Email fraud doesn’t always look like fraud. More often than not, it can look like a legitimate request from a partner, someone inside your business or organization or even your boss. These scammers have done their homework, and can fool even the savviest business owners and employees. If you wire money or send ACH transactions, you should always be on guard.
What Does Email Fraud Look Like?
Email fraud attempts are very common and have evolved in the past few years. They can look obvious – almost everyone’s spam or junk email folder is full of emails from a Nigerian prince or a friend suddenly in need of cash – but more often than not, they look like real requests for funds, maybe even like they are from a vendor, partner, or colleague whom you’ve paid electronically before.
Email spear phishing starts with research and targets a company’s executive and finance staff. They send an urgent email to the finance person telling them to send an ACH or wire transfer. The email looks like it’s from the executive, but it’s not, and was actually sent from a similar or spoofed domain.

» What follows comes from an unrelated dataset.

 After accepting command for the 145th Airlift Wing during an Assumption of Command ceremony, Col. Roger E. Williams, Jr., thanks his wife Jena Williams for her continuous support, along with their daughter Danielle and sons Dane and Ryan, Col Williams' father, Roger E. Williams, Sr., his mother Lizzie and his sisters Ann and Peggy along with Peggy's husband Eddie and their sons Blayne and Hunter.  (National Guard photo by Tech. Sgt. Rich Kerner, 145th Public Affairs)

In the past couple of years, several examples of successful fraud have done just that. In 2015, Scoular Co, an Omaha-based grain trading firm, was swindled out of more than $17 million through an international email scheme. The company sent a total of $17.2 million through three wire transfers to a bank in China, acting on emails sent to an accounting executive, which appeared to be from Scoular’s Chief Executive Officer and the company’s auditing firm. They appeared legitimate, and he was fooled.
But, these types of attacks are not just on large corporations. They can target small businesses, churches, and nonprofits, too. Often contacting bookkeepers and executives, and using similar domains. They do their homework and appear legitimate.
What Can You Do To Protect Your Company?
Preventing email fraud is as simple as a phone call. If you receive an email request for a wire transfer, online payment, or ACH payment from someone, even if they are within your company or one of your clients, always confirm by phone or in person and never by email. Especially if the request is urgent.
People making legitimate requests, especially urgent ones, will pick up the phone and if you can’t confirm, don’t send money. It’s that simple. Losses from ACH and wire fraud are typically not recoverable and costs can be significant. Don’t fall prey to these attacks.